Pada pertengahan Agustus 2022, warganet dihebohkan dengan postingan yang menyatakan bahwa ayah Rizieq Shihab pernah satu foto dengan Soekarno dan Soedirman. Postingan yang dibagikan akun Facebook dengan nama “Bambang Widy” tersebut mendapatkan reaksi, dan membuat Forum Anti Hoax menerbitkan pernyataan bahwa postingan tersebut adalah kabar bohong. Sosok yang berada dengan Soekarno dan Soedirman tersebut adalah Muhammad Yunus Khan, mantan duta besar India untuk Indonesia.
Saya tidak akan membicarakan mengenai postingan tersebut, karena hoaks dengan latar belakang sejarah adalah hal lumrah di Indonesia. Justru, yang menarik perhatian dan membuat saya harus menulis tulisan ini adalah kalimat yang digunakan dalam postingan tersebut. Ia menyatakan bahwa foto yang ia bagikan adalah kisah yang “sengaja ditutupi oleh pemerintah Belanda”. Membaca kalimat tersebut, saya bertanya-tanya, apakah ada sejarah yang disembunyikan?
Jika melihat secara sekilas, sebuah kisah yang disembunyikan secara sengaja adalah hal yang umum dilakukan. Manusia yang memiliki kisah yang dirasa sebagai aib akan mencoba menutupinya, membuatnya tidak diketahui siapapun kecuali dirinya. Mereka melakukan segala daya upaya untuk mengaburkan kisah masa lalu tersebut, membuatnya samar, atau bahkan hilang sama sekali dalam ingatan.
Lalu, bagaimana dengan sejarah? Menurut hemat saya, dengan melihat dasar-dasar ilmu sejarah, sejarah yang disembunyikan secara sengaja oleh pemerintah adalah hal yang aneh. Mengapa? Karena sejarah pada dasarnya memiliki fokus pada data dan jiwa zaman sang penulis, sang sejarawan.
Dalam menulis sebuah sejarah, sejarawan akan melakukan seleksi terhadap berbagai jenis dan ragam data yang dapat mereka temukan. Dan, tentu saja, data tersebut hanya berupa jejak-jejak kecil yang bertahan menghadapi kerasnya zaman.

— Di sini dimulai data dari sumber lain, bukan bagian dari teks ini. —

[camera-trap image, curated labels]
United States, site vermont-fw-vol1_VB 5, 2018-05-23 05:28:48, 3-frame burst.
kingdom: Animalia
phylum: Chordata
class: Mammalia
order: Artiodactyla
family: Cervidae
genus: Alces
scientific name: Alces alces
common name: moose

Data yang ditemukan tersebut, pada tahap berikutnya, akan diseleksi dan dimaknai sesuai dengan jiwa zaman dan perspektif sang sejarawan.
Jika kebetulan kisah yang ia tulis atau kerjakan merupakan kisah yang berbeda dengan kisah arus utama (mainstream), ia akan tampil sebagai sejarah alternatif. Sejarah jenis ini berdiri sendiri, memiliki dunia mereka sendiri, dan tidak mengikuti perspektif arus utama yang dikuasai oleh negara atau berbagai kepentingan lainnya.
Sebagai contoh, narasi G30S di Indonesia yang menggunakan dasar PKI sebagai dalang harus bersinggungan dengan berbagai narasi alternatif yang mencoba melihat dengan cara pandang yang berbeda, dan mencoba menemukan dalang yang berbeda. Narasi alternatif ini memiliki pembaca mereka sendiri, dan jika mereka melihat sejarah mainstream, akan terlihat sebagai sebuah kisah yang sengaja ditutup-tutupi pemerintah.
Bisa dikatakan, sejarah yang kita sebut sebagai “disembunyikan” adalah sejarah yang tidak mendapat tempat dalam arus utama atau sejarah alternatif. Mereka tidak disembunyikan secara sengaja. Jiwa zaman yang belum mengizinkan mereka untuk mendapat tempat dalam historiografi masyarakat tersebut.